» Excerpted records:

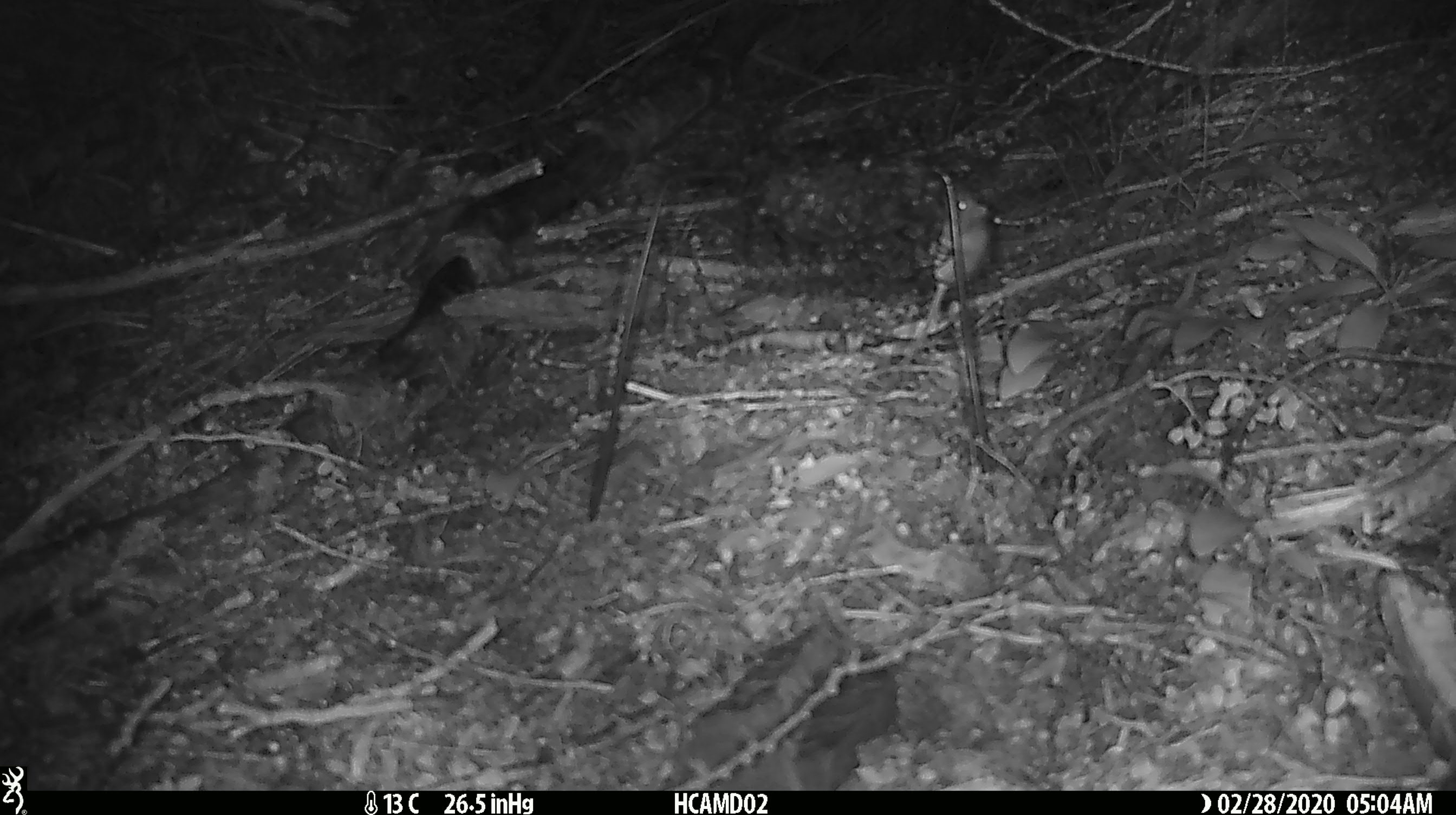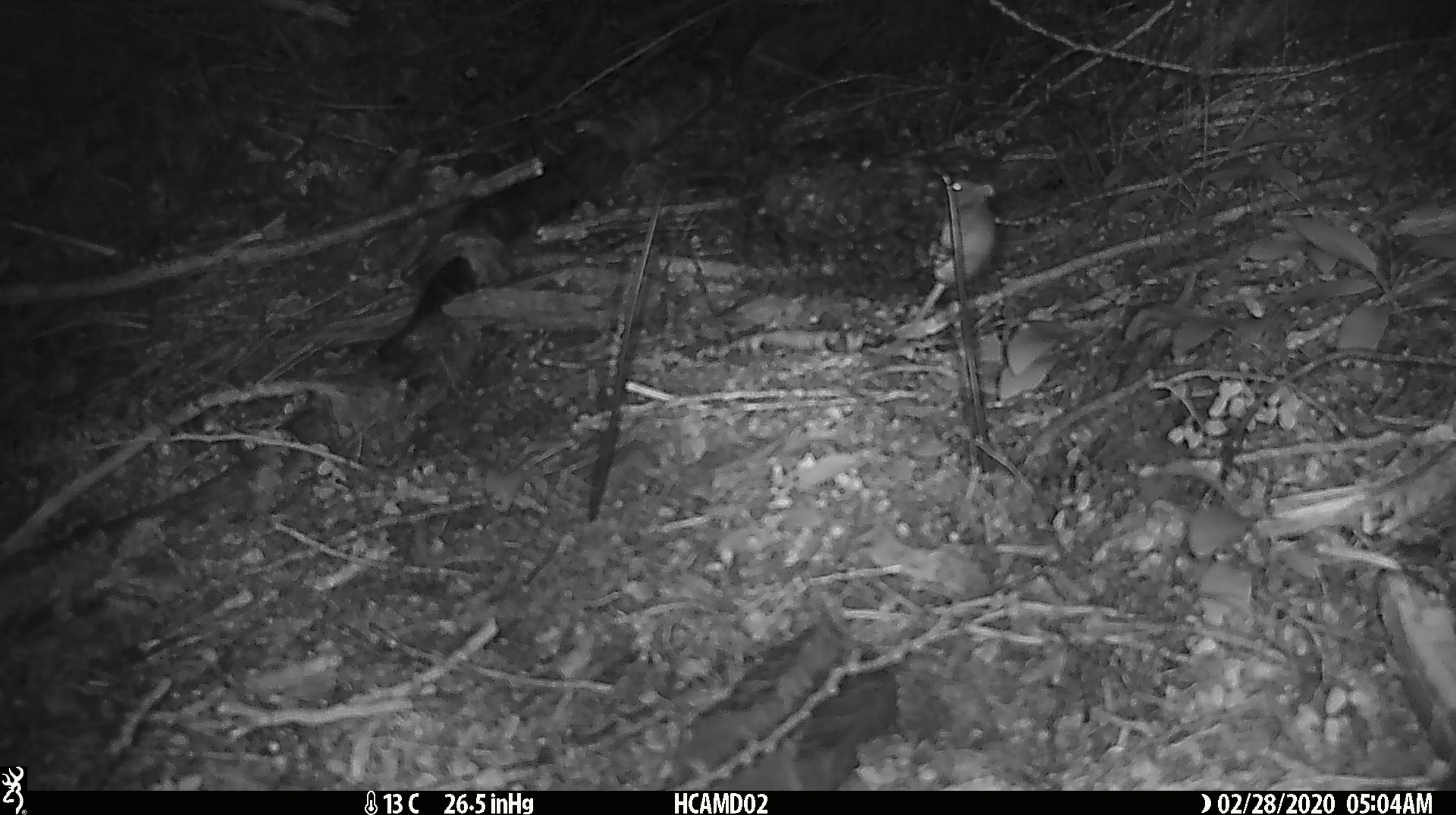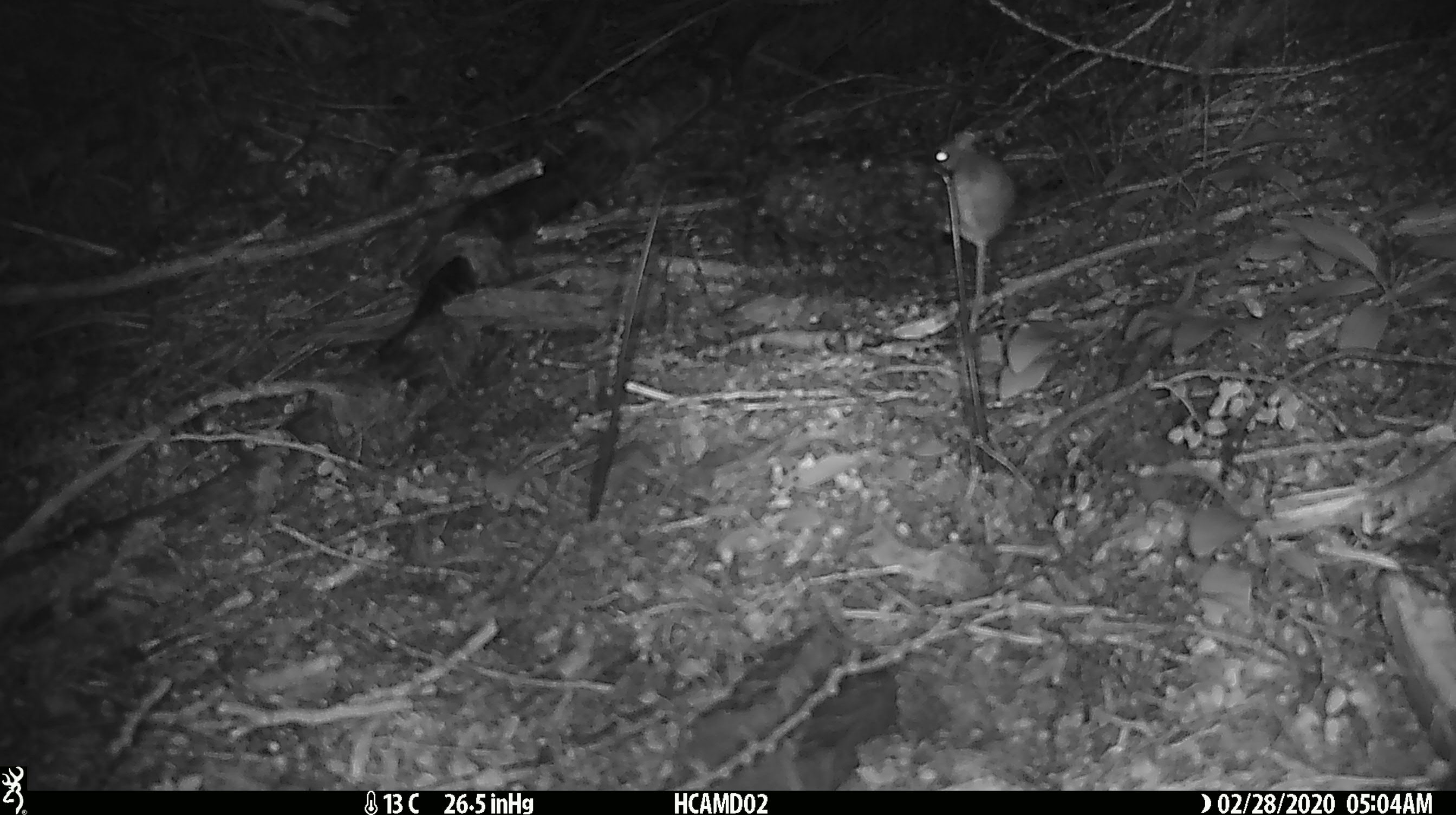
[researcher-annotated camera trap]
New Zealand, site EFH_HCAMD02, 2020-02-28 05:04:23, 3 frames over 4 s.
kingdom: Animalia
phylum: Chordata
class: Mammalia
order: Rodentia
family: Muridae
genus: Mus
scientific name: Mus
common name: mouse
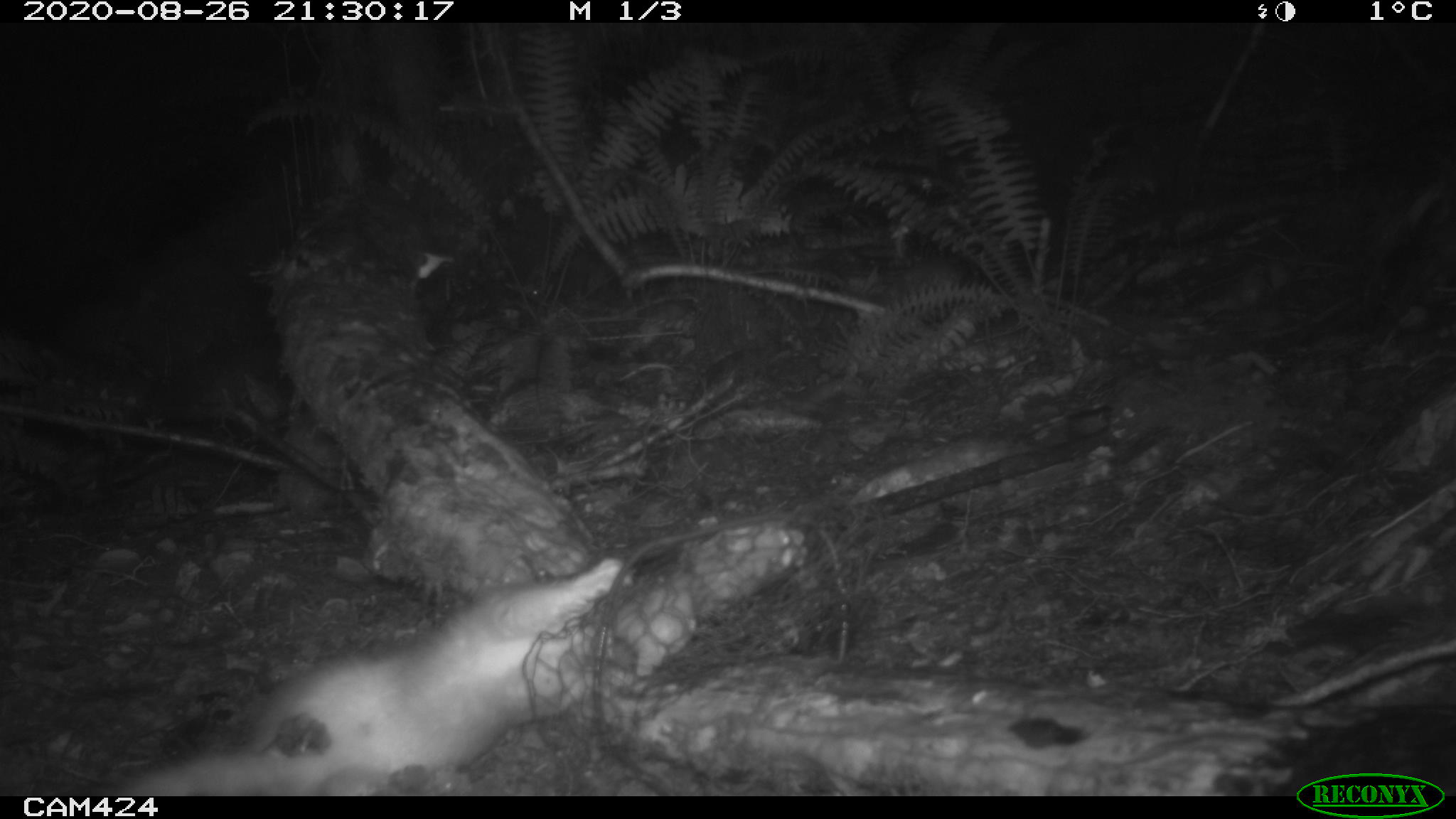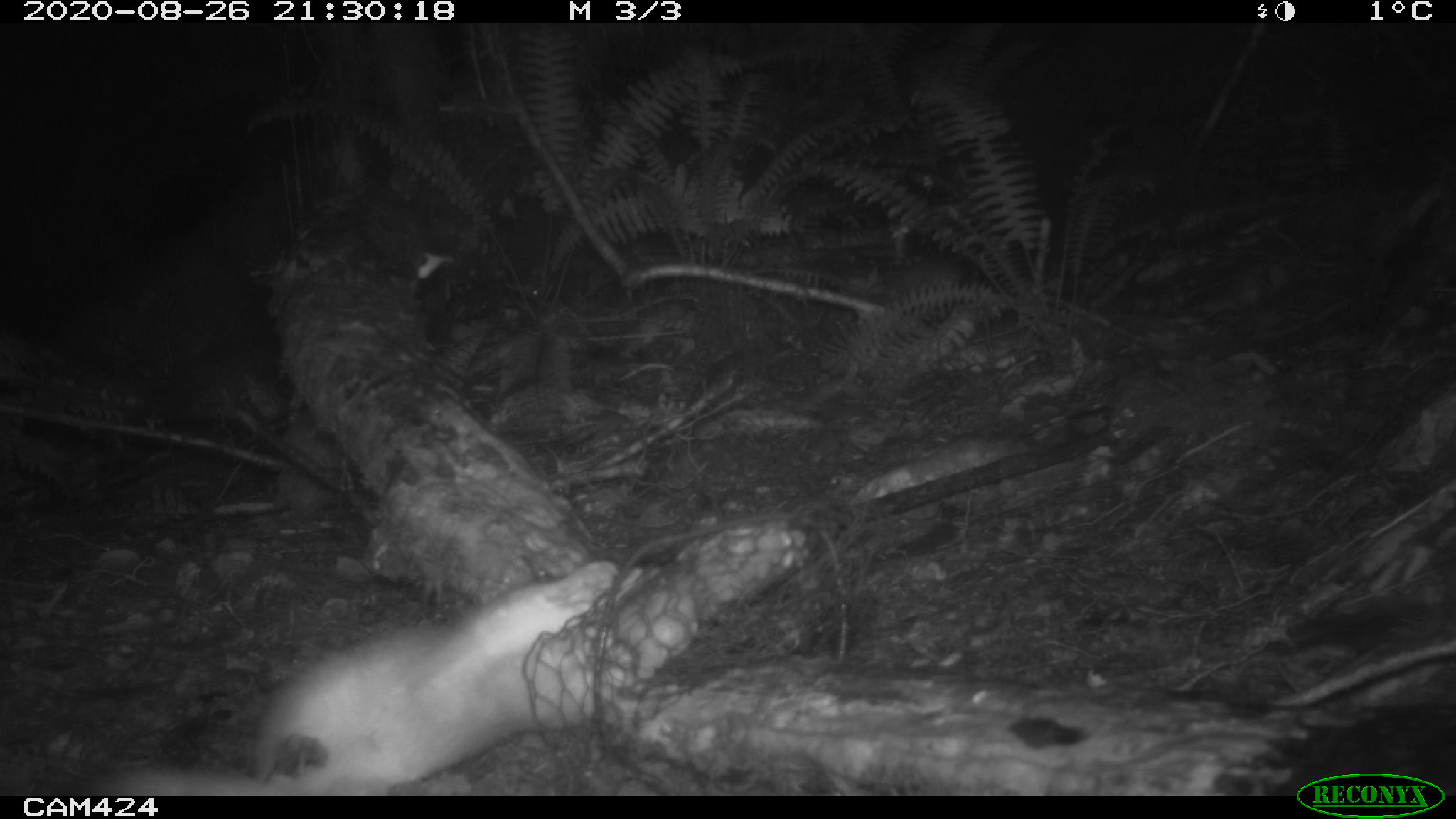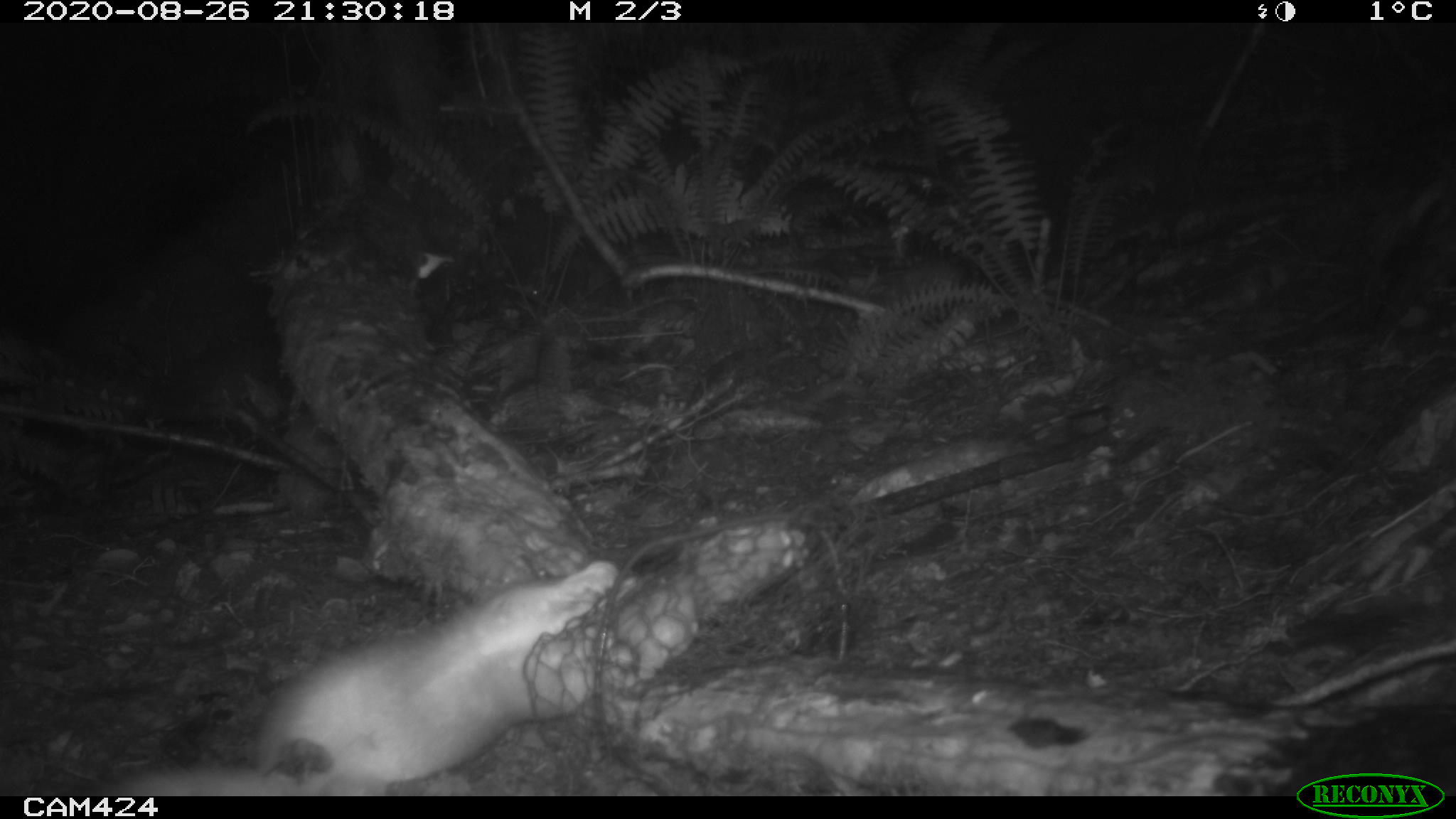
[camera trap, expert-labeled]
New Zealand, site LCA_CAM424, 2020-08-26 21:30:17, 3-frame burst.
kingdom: Animalia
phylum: Chordata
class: Mammalia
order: Carnivora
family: Mustelidae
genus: Mustela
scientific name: Mustela erminea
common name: stoat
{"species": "stoat (Mustela erminea)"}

» Task statement: Check the listing above for lines containing the string "site", and copy each one.

» Answer to the exercise:
New Zealand, site EFH_HCAMD02, 2020-02-28 05:04:23, 3 frames over 4 s.
New Zealand, site LCA_CAM424, 2020-08-26 21:30:17, 3-frame burst.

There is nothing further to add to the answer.